Poorly targeted “decapitation strikes” and the use of cluster bombs have caused hundreds of civilian casualties in Iraq that could have been avoided, a leading human rights group says in a report to be released today.

The Human Rights Watch report, titled “Off Target: The Conduct of the War and Civilian Casualties in Iraq,” does credit the U.S. military with extensive efforts to prevent civilian causalities.

Much of the report, compiled after five weeks of research in Iraq, deals with the use of cluster bombs.

“Over and over, officers in the field told us that they wanted alternatives [to the cluster rockets],” said Bonnie Docherty. “They were horrified by the number of civilian deaths they caused.”

A Pentagon spokesman said, “U.S. military forces went to extraordinary lengths to avoid unnecessary human casualties and collateral damage.

“Coalition forces used cluster munitions in very specific cases against valid military targets and only when it was a military necessity,” the spokesman said on the condition of anonymity. “It was a judicious use of force.”

During the three-week-long war, when Army ground troops more than 10 miles out took fire from a populated area, they typically responded with cluster bomb rockets fired from the Multiple Launch Rocket System (MLRS), the report said.

One volley from the MLRS comprised six rockets, each fitted with 644 grenades about the size of a plum. An explosion covered a vast area, killing or injuring anyone within the “0.6 mile footprint,” as often as not civilians, the report said.

In addition, the bomblets have a 16 percent “dud” rate, which means that thousands of unexploded bomblets are scattered throughout Iraqi cities.

Human Rights Watch said at least six U.S. or British soldiers have been killed since the war ended, the result of stepping on the unexploded ordinance.

“On this issue, the military’s interests and human rights interests coincide,” said Marc Garlasco, a former Pentagon analyst and co-author of the report.

He said that once an area was cluster bombed, officers said it was considered too dangerous, forcing troops to maneuver around the area.

He said the Marines, by contrast, used close-air helicopter support when facing similar situations, taking out hostile positions, avoiding civilian casualties and leaving the area uncontaminated with unexploded bomblets.

He said the Army is reviewing its tactics, and is working to create bomblets that self-destruct after a time if they fail to explode on impact.

The report also found fault with efforts to kill senior Iraqi officials with satellite-guided bombs.

In 50 acknowledged decapitation strikes, not one targeted Iraqi leader was killed. But in four strikes detailed by in the report, at least 100 Iraqi civilians were killed.

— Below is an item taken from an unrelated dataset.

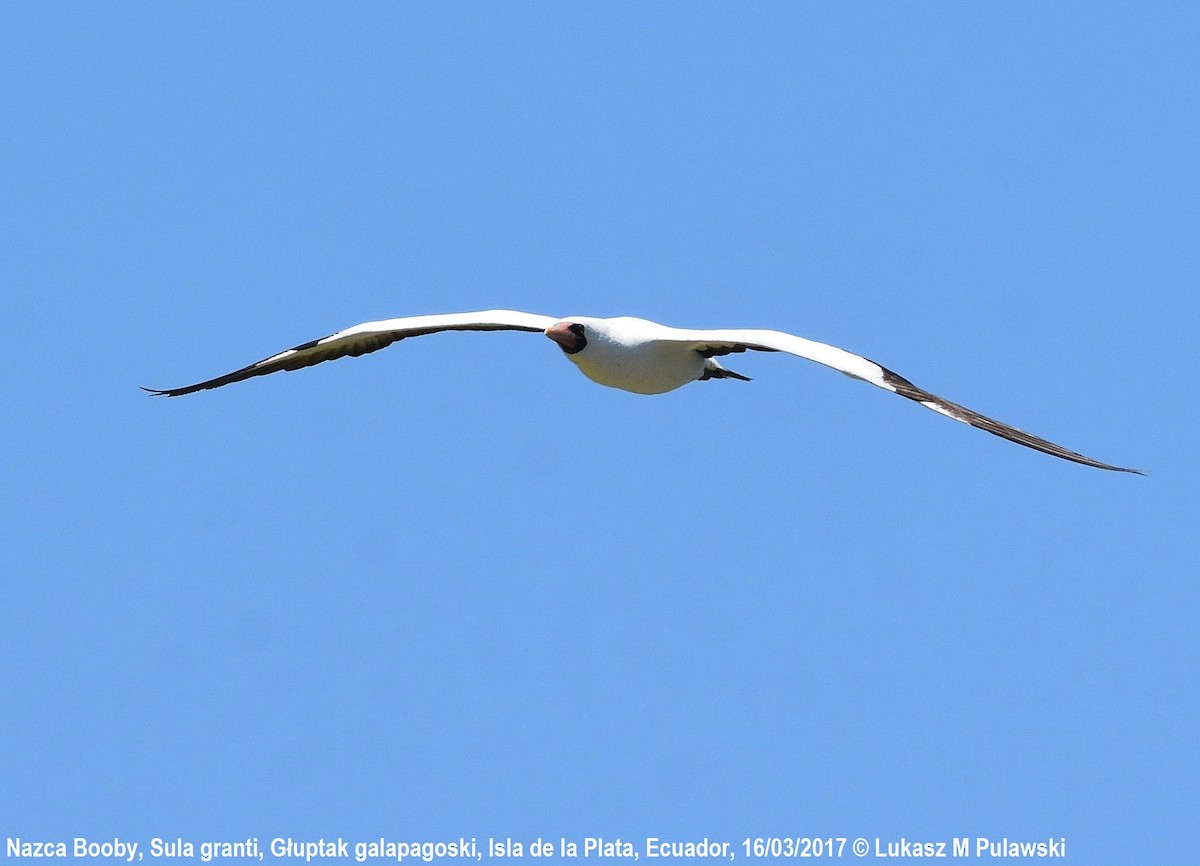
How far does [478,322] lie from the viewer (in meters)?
16.0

“Zero for 50. Fifty targets survived,” said Kenneth Roth, executive director of Human Rights Watch. “You are taking a precision weapon and turning it into an indiscriminate weapon, because you don’t know what you are shooting at.”

Mr. Roth said that the rules of war require that the shooter be “reasonably certain” about the target.

“Zero for 50 is abject failure and too imprecise to meet the standard of reasonable certainty,” he said.

Human Rights Watch officials would not be more precise in civilian casualty figures than to say “hundreds,” although it said an Associated Press estimate of 3,420 was a good “base line.”

The Pentagon spokesman said use of human shields and other war crimes by the Iraqis “contributed to a great number of the civilian deaths.”